START DATASET EXCERPTS

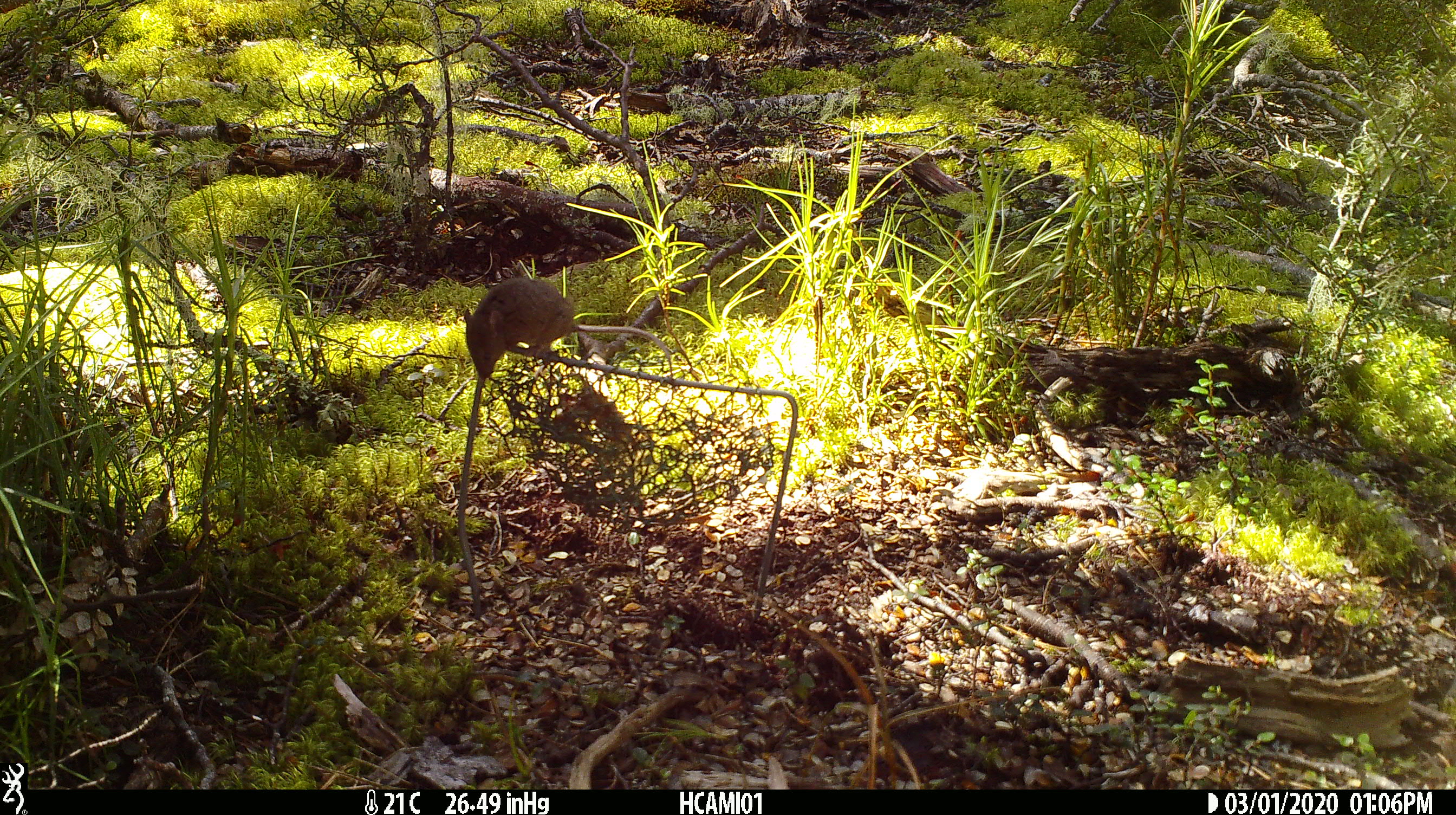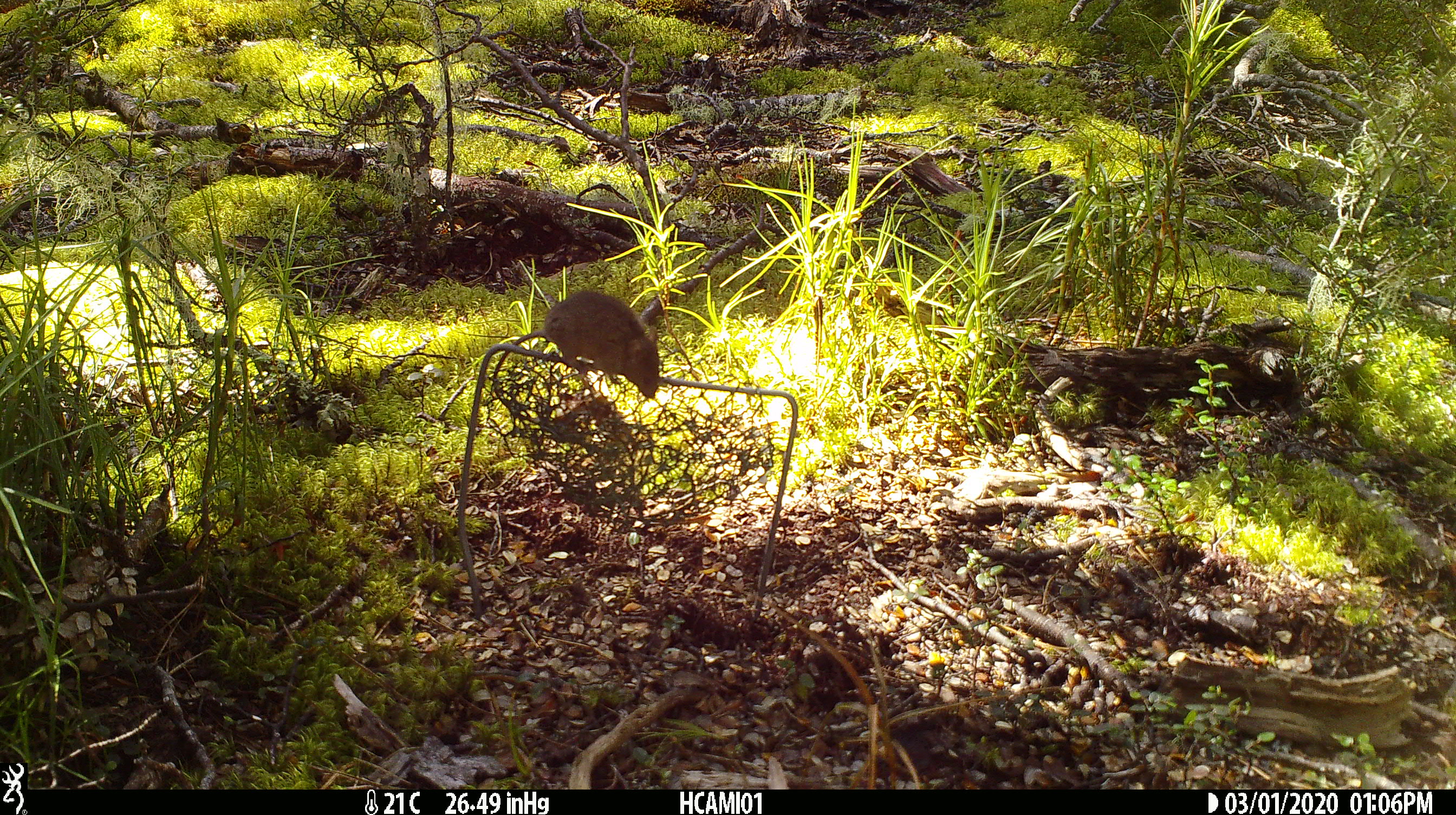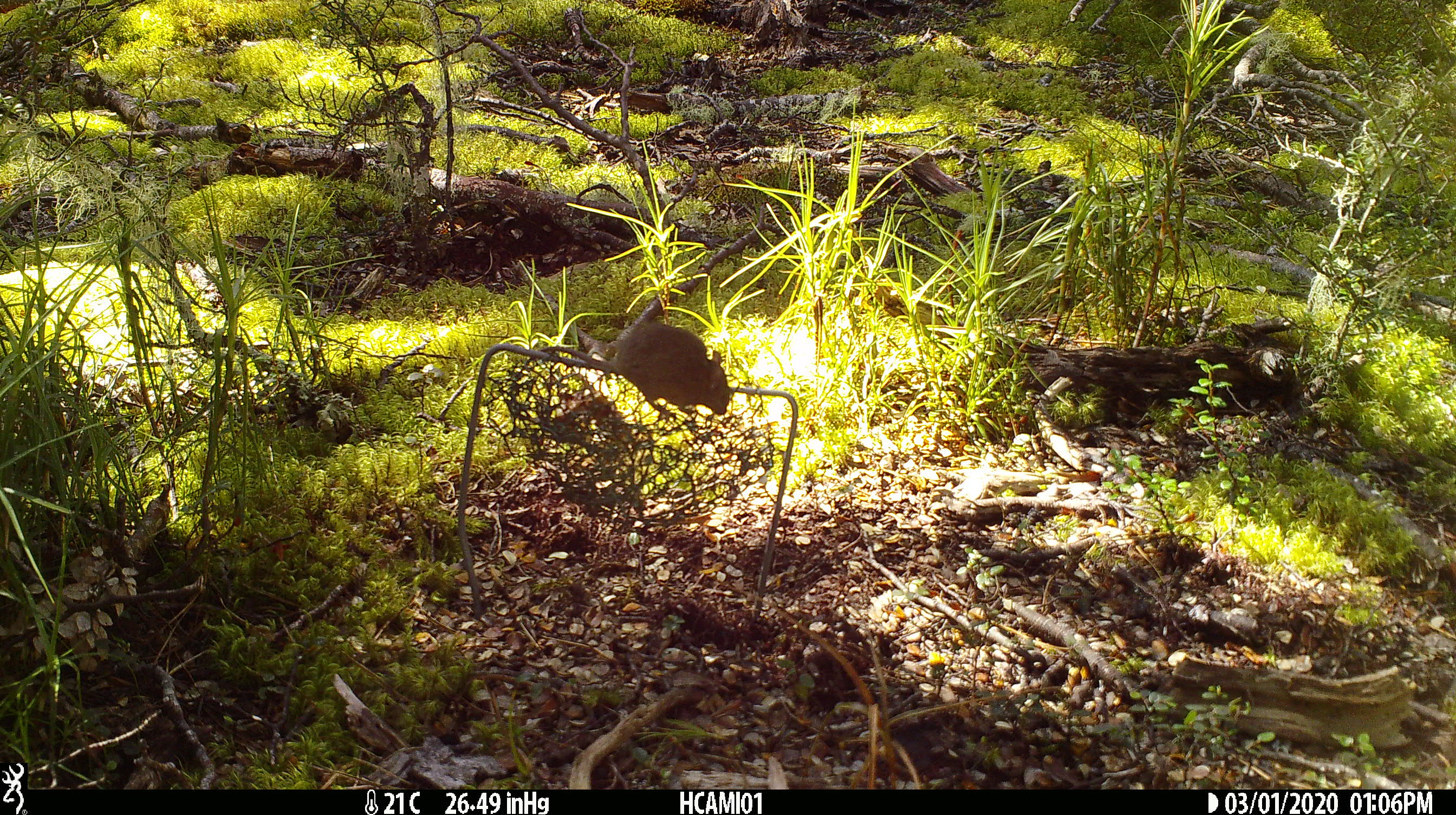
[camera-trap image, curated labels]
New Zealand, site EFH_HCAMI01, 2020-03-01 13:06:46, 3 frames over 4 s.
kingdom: Animalia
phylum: Chordata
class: Mammalia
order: Rodentia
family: Muridae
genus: Mus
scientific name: Mus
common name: mouse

END DATASET EXCERPTS

YOUR OBJECTIVE: Leave out the pictures and output the rest of the material exactly as written.

TASK SOLUTION:
[camera-trap image, curated labels]
New Zealand, site EFH_HCAMI01, 2020-03-01 13:06:46, 3 frames over 4 s.
kingdom: Animalia
phylum: Chordata
class: Mammalia
order: Rodentia
family: Muridae
genus: Mus
scientific name: Mus
common name: mouse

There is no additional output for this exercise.